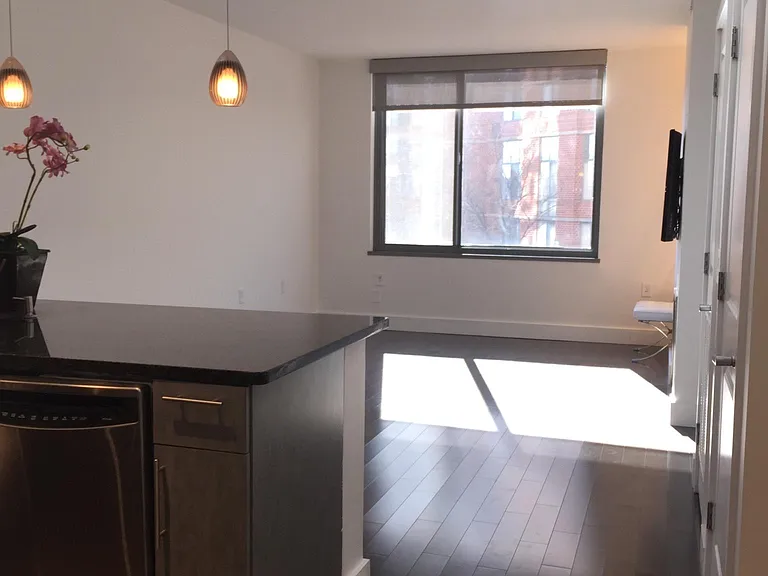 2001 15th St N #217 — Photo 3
==
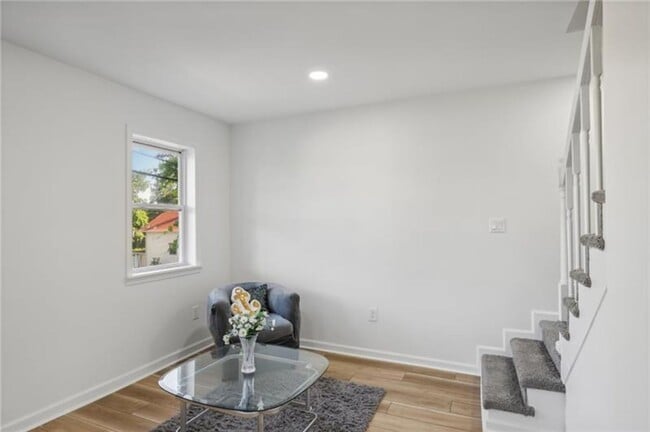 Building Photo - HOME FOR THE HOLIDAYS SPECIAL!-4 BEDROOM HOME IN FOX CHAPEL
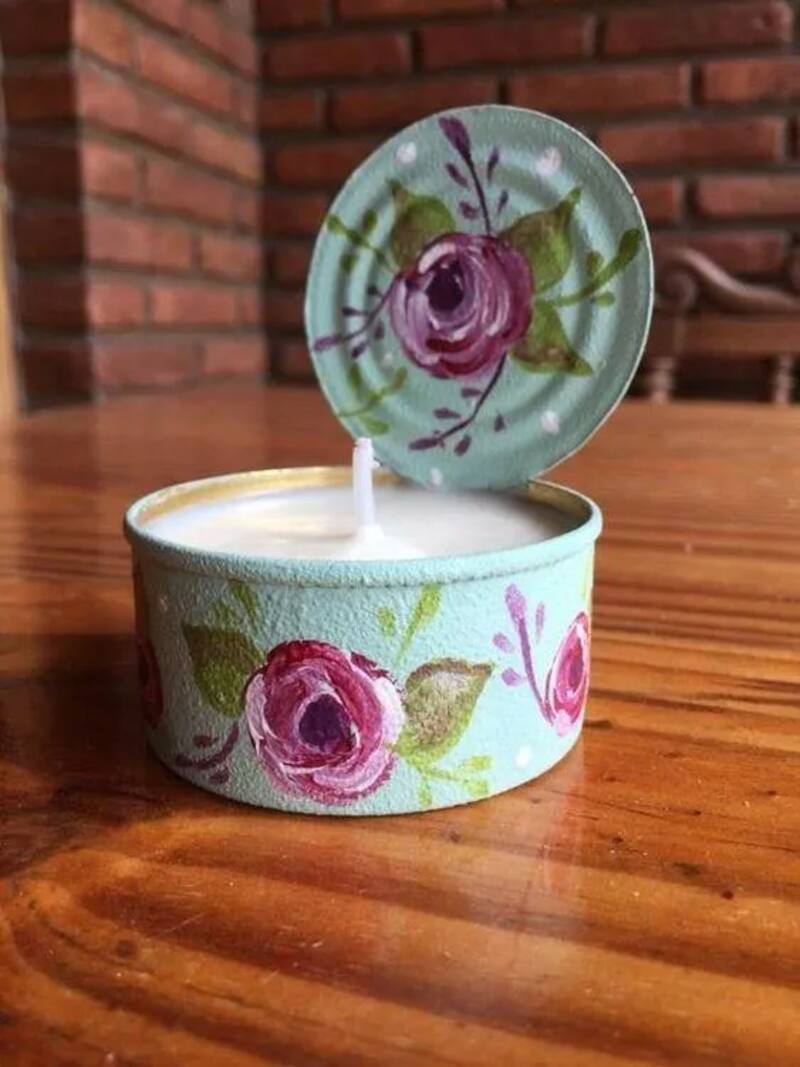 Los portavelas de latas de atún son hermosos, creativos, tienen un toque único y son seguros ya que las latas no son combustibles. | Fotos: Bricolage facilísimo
--
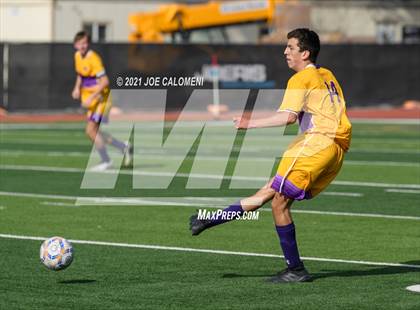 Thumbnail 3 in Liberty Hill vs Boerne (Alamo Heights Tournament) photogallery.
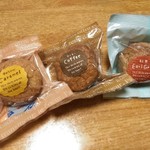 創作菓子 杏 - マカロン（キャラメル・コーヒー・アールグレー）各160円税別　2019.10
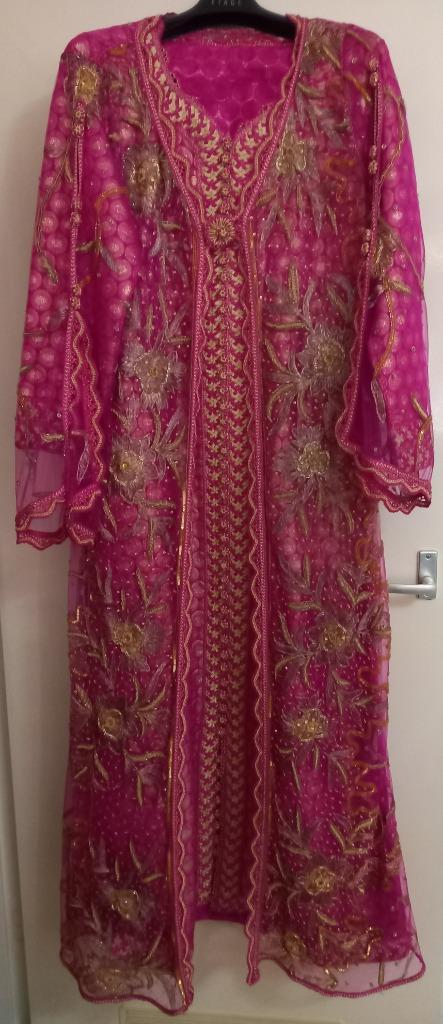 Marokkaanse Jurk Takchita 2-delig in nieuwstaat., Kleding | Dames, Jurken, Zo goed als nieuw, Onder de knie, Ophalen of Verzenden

## WHAT YOU HAVE TO DO
Repeat the data from the line containing "Thumbnail 3 in" up to and including the line containing "Marokkaanse Jurk Takchita", leaving out the pictures.

## WORKED SOLUTION
 Thumbnail 3 in Liberty Hill vs Boerne (Alamo Heights Tournament) photogallery.
 創作菓子 杏 - マカロン（キャラメル・コーヒー・アールグレー）各160円税別　2019.10
 Marokkaanse Jurk Takchita 2-delig in nieuwstaat., Kleding | Dames, Jurken, Zo goed als nieuw, Onder de knie, Ophalen of Verzenden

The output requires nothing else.